Pro-Palestine protest at a University of California campus (video-snippet)

The protests all over American campuses that have also been spreading to high-schools are a definitive threat to America, this has been proven with the arrests of professional protesters aligned with Marxist and Islamist organizations. However, it is also an existential threat to Israel, and one of Israel's premier think tanks came to warn the government of just how and why that is.

Yesterday, Dan Diker, President of the Jerusalem Center for Public Affairs (JCPA), voiced serious concerns to a Knesset committee, highlighting that anti-Israel protests on American college campuses represent a severe threat to Israel's existence. Speaking during an emergency meeting of the Immigration and Absorption Committee of the Knesset, which was convened to address antisemitic rhetoric prevalent on U.S. campuses, Diker emphasized the urgency of the situation. The meeting also saw participation from Minister of Diaspora Affairs Amichai Chikli, along with leaders from organizations actively combating antisemitism.

Diker, an author of multiple books on the dangers of campus antisemitism and BDS movements, insisted that Israel must remain vigilant and reject harmful narratives such as being labeled an apartheid or occupying state—claims that have persisted since Yasser Arafat's 1974 speech at the U.N. General Assembly. He advocated for stronger collaboration with Jewish organizations globally, particularly within university Middle Eastern studies departments, which he noted have become increasingly radicalized.

Furthermore, Diker proposed that Israel's National Security Council should spearhead efforts to combat antisemitism, treating it as a significant security threat not only to Jews worldwide but also to the very security and existence of Israel.

The concern extends beyond higher education into secondary education across the U.S., where high school students have also been actively protesting the war in Gaza, drawing Congressional attention. These young activists, unable to vote but moved by global protest movements and social media exposure to the conflict, have organized demonstrations, sit-ins, and walkouts. For instance, there have been student-led protests in cities like Chicago, Salem, Austin, and throughout Washington state.

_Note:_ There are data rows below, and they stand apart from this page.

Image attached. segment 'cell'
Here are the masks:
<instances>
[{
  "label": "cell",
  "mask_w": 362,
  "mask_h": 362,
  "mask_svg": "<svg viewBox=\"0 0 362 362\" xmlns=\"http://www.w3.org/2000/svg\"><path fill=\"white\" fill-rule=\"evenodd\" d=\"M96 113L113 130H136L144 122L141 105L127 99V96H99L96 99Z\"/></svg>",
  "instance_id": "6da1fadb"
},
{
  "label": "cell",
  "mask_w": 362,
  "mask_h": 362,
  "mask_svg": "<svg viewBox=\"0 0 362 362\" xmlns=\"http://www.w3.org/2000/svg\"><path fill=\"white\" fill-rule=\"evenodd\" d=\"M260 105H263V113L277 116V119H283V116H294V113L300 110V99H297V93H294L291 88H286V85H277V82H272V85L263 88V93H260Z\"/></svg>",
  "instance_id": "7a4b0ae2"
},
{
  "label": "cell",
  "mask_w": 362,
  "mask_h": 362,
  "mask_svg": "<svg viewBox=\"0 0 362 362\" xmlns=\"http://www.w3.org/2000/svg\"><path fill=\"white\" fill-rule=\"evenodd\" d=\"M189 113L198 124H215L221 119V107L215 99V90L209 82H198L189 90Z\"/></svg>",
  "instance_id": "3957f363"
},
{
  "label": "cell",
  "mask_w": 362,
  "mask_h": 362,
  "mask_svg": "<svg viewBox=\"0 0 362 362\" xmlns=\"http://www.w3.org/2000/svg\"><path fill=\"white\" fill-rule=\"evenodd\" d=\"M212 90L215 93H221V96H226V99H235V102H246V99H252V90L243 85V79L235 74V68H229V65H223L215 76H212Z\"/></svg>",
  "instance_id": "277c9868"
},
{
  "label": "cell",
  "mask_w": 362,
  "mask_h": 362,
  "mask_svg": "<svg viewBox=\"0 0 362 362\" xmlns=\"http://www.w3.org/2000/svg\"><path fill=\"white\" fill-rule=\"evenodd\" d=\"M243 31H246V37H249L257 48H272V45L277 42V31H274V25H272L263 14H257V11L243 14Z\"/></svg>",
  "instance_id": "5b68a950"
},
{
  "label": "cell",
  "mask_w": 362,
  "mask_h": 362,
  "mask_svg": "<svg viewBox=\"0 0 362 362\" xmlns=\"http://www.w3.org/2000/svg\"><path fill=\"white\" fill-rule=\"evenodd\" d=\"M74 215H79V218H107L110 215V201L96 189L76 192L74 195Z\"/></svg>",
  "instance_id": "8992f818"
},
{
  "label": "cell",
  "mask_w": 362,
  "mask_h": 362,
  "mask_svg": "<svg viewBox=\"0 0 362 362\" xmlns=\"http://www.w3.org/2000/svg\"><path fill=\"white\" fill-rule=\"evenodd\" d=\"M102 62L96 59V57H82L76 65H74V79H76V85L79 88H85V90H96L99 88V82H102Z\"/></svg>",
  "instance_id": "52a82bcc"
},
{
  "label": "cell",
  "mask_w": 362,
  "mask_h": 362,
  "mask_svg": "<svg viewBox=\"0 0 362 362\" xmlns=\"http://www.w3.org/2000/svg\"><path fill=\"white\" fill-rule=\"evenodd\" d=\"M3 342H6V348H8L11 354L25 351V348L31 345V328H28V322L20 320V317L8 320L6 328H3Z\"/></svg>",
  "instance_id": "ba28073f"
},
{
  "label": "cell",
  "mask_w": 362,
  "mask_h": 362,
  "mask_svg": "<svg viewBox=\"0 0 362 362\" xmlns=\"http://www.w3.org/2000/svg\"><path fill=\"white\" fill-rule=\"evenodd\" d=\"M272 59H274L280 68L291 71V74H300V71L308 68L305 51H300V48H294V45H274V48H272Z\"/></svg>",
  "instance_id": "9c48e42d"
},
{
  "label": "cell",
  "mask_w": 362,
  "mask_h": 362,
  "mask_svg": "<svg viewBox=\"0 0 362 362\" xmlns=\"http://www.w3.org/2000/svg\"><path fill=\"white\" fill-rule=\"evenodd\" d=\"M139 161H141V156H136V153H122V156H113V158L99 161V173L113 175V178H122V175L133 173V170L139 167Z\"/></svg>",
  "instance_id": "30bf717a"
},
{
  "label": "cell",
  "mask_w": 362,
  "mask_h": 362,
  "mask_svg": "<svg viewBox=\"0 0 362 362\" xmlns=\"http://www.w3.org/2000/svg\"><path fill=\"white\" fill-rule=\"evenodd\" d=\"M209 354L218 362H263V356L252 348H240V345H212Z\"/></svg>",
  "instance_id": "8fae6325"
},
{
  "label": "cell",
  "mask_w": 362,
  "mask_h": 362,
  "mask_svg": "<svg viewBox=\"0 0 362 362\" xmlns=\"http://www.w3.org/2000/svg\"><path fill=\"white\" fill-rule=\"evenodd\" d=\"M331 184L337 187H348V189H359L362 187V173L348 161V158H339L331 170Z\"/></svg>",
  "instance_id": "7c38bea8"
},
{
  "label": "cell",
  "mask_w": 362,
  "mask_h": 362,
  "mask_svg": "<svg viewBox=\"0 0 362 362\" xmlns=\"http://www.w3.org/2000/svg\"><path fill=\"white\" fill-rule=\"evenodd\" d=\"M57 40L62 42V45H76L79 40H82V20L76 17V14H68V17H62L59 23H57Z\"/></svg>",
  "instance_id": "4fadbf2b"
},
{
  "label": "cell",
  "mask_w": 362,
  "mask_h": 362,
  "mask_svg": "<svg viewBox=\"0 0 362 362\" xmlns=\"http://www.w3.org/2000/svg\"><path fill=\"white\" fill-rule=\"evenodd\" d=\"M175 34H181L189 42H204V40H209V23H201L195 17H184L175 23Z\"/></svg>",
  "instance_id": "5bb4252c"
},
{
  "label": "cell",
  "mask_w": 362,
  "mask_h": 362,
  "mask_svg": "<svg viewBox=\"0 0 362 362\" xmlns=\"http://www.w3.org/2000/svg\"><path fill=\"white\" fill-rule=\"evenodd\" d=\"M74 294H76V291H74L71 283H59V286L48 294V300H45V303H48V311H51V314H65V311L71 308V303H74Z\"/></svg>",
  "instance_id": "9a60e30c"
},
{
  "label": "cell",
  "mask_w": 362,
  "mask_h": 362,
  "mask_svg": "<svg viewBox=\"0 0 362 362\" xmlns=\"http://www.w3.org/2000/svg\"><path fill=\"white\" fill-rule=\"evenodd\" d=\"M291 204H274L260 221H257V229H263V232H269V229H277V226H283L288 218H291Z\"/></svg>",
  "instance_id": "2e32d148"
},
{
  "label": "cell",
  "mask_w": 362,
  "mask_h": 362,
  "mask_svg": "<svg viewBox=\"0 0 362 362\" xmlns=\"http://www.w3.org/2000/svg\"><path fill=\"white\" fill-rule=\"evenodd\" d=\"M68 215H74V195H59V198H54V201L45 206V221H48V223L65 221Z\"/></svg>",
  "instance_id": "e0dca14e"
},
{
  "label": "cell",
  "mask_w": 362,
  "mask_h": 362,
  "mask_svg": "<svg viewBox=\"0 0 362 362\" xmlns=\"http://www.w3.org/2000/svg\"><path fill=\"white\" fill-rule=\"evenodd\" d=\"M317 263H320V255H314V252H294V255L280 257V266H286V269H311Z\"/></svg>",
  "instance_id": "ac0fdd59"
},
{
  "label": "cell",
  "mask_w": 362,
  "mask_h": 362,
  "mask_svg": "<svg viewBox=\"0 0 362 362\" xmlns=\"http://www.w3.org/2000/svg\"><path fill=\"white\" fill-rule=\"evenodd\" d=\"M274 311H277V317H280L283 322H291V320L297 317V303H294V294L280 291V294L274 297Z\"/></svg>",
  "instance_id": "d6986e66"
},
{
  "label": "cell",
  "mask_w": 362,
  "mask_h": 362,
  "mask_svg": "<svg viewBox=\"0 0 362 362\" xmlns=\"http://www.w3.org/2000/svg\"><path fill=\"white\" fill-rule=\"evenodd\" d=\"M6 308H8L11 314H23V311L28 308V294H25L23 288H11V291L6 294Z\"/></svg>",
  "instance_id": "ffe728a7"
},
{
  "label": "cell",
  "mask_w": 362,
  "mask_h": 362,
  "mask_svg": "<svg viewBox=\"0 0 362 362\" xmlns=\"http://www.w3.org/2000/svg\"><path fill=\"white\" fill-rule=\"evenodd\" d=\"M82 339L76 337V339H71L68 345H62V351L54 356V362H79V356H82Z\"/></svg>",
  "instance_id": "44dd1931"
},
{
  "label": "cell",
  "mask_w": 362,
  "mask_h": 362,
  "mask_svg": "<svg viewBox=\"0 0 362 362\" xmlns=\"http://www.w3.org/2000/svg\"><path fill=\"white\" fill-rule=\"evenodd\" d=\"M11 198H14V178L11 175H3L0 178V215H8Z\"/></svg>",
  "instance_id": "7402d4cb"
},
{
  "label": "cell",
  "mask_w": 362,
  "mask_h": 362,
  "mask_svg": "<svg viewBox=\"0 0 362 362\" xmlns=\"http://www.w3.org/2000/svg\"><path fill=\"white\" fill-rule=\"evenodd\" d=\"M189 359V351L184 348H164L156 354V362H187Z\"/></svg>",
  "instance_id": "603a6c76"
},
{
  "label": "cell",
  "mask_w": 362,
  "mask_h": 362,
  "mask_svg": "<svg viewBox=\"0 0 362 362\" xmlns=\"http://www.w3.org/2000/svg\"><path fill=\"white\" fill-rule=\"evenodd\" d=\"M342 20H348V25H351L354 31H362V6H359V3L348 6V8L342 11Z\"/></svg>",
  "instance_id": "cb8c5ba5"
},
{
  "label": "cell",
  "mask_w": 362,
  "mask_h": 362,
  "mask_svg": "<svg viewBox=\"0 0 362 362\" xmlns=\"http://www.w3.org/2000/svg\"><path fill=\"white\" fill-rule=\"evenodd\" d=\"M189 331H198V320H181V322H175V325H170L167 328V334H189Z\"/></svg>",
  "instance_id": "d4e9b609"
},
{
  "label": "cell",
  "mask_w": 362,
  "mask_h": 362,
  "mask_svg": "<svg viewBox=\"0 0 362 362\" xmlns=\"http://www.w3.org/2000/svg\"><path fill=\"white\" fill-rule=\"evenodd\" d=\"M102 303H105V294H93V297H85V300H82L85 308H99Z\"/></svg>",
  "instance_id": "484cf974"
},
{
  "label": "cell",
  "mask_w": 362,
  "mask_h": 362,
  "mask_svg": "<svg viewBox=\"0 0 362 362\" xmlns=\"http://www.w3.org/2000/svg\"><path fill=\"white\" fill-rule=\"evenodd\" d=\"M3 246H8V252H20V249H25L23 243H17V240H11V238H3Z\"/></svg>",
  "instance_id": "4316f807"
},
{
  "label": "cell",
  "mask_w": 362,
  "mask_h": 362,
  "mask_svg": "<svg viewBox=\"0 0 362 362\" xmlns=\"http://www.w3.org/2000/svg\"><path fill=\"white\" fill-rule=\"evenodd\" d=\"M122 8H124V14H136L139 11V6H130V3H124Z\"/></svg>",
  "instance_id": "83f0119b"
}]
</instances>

Public school leaders from progressive cities such as Berkeley, New York City, and Montgomery County have defended their policies and responses to antisemitism in educational settings in a recent GOP-led House committee session. This included discussions on incidents like protests against a pro-Israel teacher in New York City. These school officials have faced scrutiny and accusations but maintained that they protect all students within their districts.

Moreover, the discourse among the youth reflects a broader shift seen since the Hamas attack on October 7, where Gen Z’s perspectives tend to be more critical of Israel compared to older demographics. The significant impact of social media platforms like TikTok and Instagram has also played a role, where young users encounter daily content from Palestinian journalists and activists, which significantly influences their views and advocacy.

This blend of academic advocacy and student activism underscores the complex, layered challenges Israel faces on international fronts, particularly in the arena of public opinion and youth engagement.